ちなみに学園では学年ごとにネクタイの色が違っていてそれで判別できるそうだ。うむ、さっきリザリーが言っていたから間違いないだろう。お洒落で色を変えているのだと思っていたと言ったら笑われてしまった。そう言えば、この形のネクタイはなんていっただろうか、たしかクール、ループ、まぁどうだっていい話である。



『よし。うん。ロロちゃん!構えようか。』


『え、今ので納得したのかい。いきなり…、怪我とかさせちゃうかもしれないし。』



全く、心配ご無用である。こう見えて、いやまぁこう見える前の話だけれど、剣道なら少しばかり、昔に嗜んでいた物である。これで結構良い所まで行ったことだってあるのだからむしろ怪我する方を心配してもらいたい。と言ってももう15年振っていないため、全く体は覚えていないかもしれませんが。
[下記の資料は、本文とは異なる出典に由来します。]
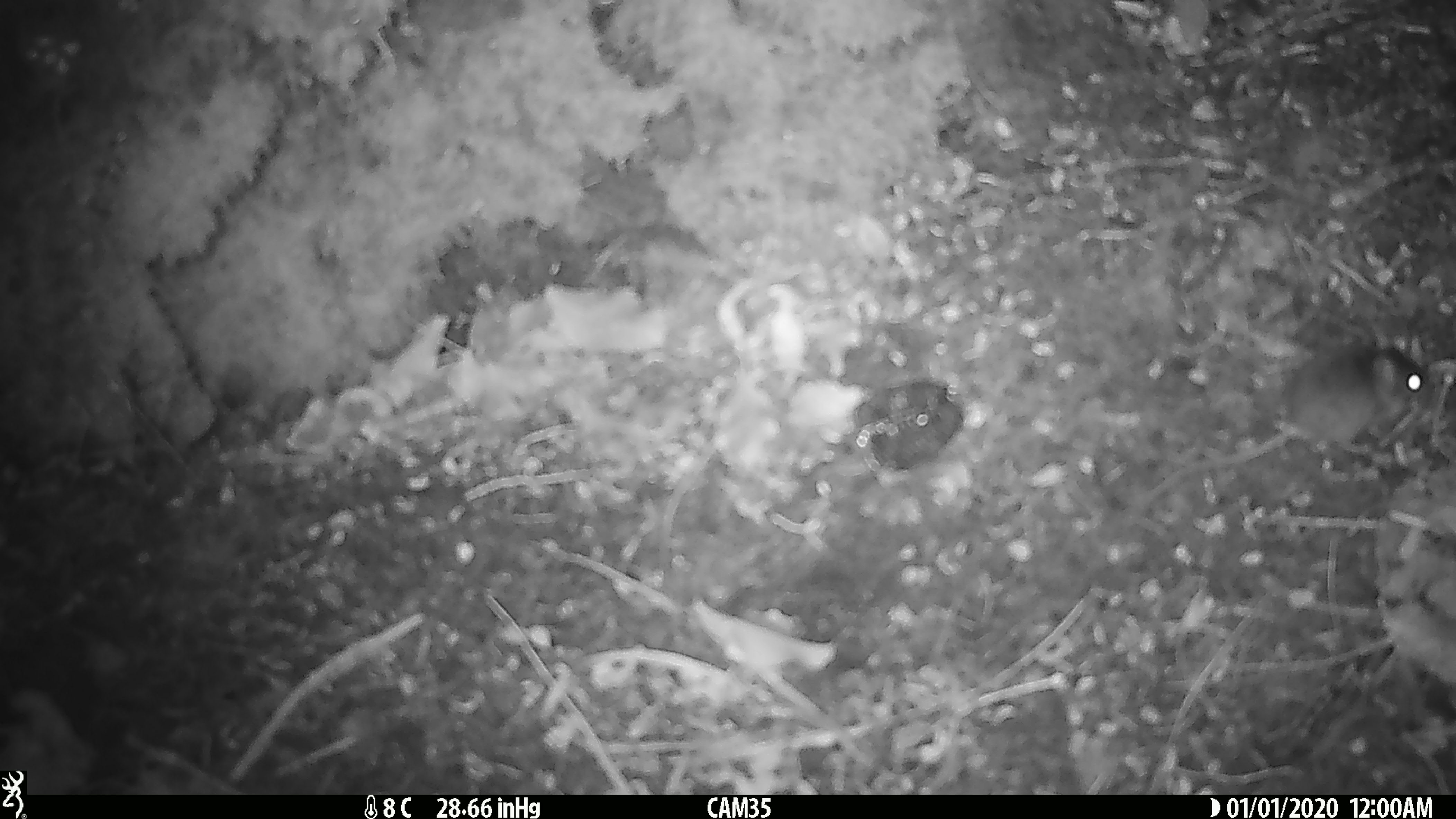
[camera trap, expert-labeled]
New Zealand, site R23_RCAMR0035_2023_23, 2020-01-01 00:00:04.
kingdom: Animalia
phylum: Chordata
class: Mammalia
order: Rodentia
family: Muridae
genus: Mus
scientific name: Mus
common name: mouse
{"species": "mouse (Mus)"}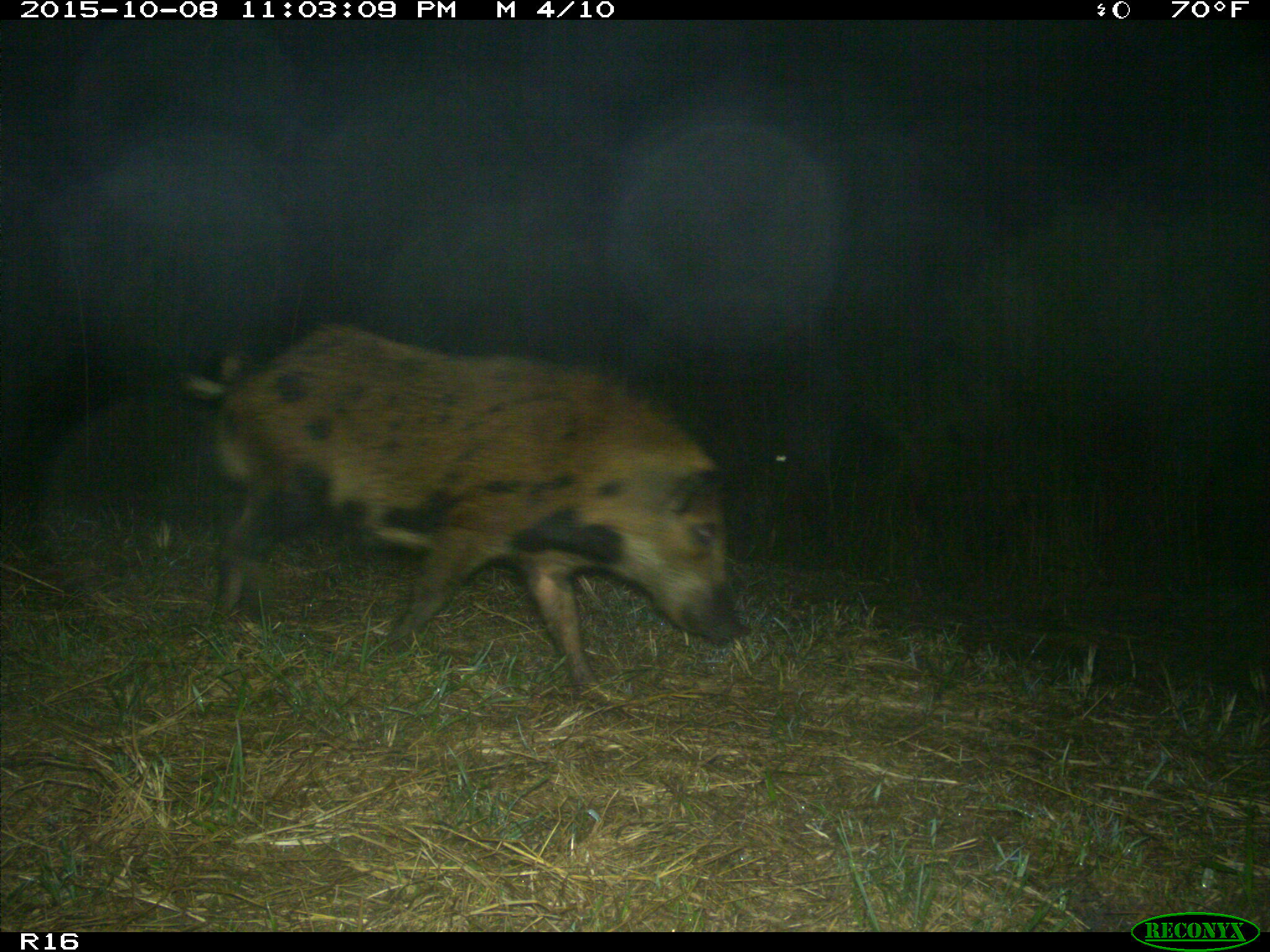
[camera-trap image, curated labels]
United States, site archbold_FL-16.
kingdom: Animalia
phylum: Chordata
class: Mammalia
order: Artiodactyla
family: Suidae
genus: Sus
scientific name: Sus scrofa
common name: wild boar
Sus scrofa (wild boar).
心配そうな表情をしながら、ロイもしぶしぶといった感じで剣を構えて、開始の合図を待つ。


『では始め。』



先生の合図とともに踏み込んで、胴体に切りかかる。しかしまだこちらを心配しているのかロイからは攻撃してくる姿勢は微塵も見て取れず、取り敢えず胴を受けようと木剣を動かしている。


『もらい!』


木剣同士がぶつかり合う直前に剣を引き、狙いを面に変える。これは入っただろうとつい確信して声に出してしまう。あ、そう言えば面付けてない、ヤバい。



『はや!あぶな!!』



しかし、頭をかち割る勢いで放った一撃は見事に防がれてしまう。そしてそのまま鍔迫り合いに流れていく。…流れていったのだが意外と。


『くっ。強!意外と力強!』


『いや、そうでもないと思うけど…。えいっ。』



力比べで一杯一杯な様子のロロちゃんを無視して木剣を引くと、彼の体制が前方に崩れる。そして俺は思い切り首を目掛けて!


―――ポンポンッ―――



『ロロちゃん…。ちゃんとご飯食べないから…。』


『え、あれ。なんで?』




――――「リリィさん〇っと。」――--



ロロちゃんの間の抜けた声と、どこからかフォルス先生の紙にペンを走らせる音が聞こえた。